— START Data to use —

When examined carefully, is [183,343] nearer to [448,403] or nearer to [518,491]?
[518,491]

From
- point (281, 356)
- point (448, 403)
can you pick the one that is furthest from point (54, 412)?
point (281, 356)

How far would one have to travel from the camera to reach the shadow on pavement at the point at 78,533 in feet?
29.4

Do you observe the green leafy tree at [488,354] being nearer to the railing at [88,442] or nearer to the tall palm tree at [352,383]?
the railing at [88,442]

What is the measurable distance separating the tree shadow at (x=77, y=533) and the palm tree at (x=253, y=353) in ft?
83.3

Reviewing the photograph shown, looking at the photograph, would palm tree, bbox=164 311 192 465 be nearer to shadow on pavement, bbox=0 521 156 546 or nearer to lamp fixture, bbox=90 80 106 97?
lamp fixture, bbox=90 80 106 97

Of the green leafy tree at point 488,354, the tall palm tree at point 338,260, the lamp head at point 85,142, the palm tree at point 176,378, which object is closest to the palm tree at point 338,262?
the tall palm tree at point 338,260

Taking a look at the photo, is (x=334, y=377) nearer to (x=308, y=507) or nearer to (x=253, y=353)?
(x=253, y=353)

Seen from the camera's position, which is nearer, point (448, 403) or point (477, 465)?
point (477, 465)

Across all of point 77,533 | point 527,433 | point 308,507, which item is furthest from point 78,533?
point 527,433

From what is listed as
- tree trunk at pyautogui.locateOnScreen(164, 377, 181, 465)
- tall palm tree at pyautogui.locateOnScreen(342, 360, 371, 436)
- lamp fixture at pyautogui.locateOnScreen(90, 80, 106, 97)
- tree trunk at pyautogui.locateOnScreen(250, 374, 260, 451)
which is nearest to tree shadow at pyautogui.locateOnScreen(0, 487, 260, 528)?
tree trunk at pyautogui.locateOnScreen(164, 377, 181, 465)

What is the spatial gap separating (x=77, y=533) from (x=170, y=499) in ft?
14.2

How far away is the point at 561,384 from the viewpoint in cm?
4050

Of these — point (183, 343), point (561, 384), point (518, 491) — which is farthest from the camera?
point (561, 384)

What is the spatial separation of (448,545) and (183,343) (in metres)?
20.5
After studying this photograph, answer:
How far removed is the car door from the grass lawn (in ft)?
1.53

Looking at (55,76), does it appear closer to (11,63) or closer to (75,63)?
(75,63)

— END Data to use —

# Goal of the exercise
Go through the records above and retype each one exactly.

# Task response
When examined carefully, is [183,343] nearer to [448,403] or nearer to [518,491]?
[518,491]

From
- point (281, 356)
- point (448, 403)
can you pick the one that is furthest from point (54, 412)?
point (281, 356)

How far would one have to travel from the camera to reach the shadow on pavement at the point at 78,533 in feet?
29.4

Do you observe the green leafy tree at [488,354] being nearer to the railing at [88,442] or nearer to the tall palm tree at [352,383]?
the railing at [88,442]

What is the measurable distance separating the tree shadow at (x=77, y=533) and the palm tree at (x=253, y=353) in ft?
83.3

Reviewing the photograph shown, looking at the photograph, would palm tree, bbox=164 311 192 465 be nearer to shadow on pavement, bbox=0 521 156 546 or nearer to lamp fixture, bbox=90 80 106 97?
lamp fixture, bbox=90 80 106 97

Of the green leafy tree at point 488,354, the tall palm tree at point 338,260, the lamp head at point 85,142, the palm tree at point 176,378, which object is closest to the palm tree at point 338,262?
the tall palm tree at point 338,260

Taking a look at the photo, is (x=334, y=377) nearer to (x=308, y=507) or nearer to (x=253, y=353)?
(x=253, y=353)

Seen from the camera's position, which is nearer, point (448, 403) or point (477, 465)?
point (477, 465)

Across all of point 77,533 | point 527,433 | point 308,507, which item is furthest from point 78,533?
point 527,433

From what is listed as
- tree trunk at pyautogui.locateOnScreen(164, 377, 181, 465)
- tall palm tree at pyautogui.locateOnScreen(342, 360, 371, 436)
- lamp fixture at pyautogui.locateOnScreen(90, 80, 106, 97)
- tree trunk at pyautogui.locateOnScreen(250, 374, 260, 451)
which is nearest to tree shadow at pyautogui.locateOnScreen(0, 487, 260, 528)?
tree trunk at pyautogui.locateOnScreen(164, 377, 181, 465)

What is the spatial gap separating (x=77, y=533) from (x=170, y=499) in ft?
14.2

How far away is the point at 561,384 from the viewpoint in cm?
4050

Of these — point (183, 343), point (561, 384), point (518, 491) — which is farthest from the camera?
point (561, 384)

What is the spatial separation of (448,545) and (183,343) (in metres)?
20.5
After studying this photograph, answer:
How far removed is the car door from the grass lawn (in ft)?
1.53

Looking at (55,76), does it appear closer to (11,63) or closer to (75,63)?
(75,63)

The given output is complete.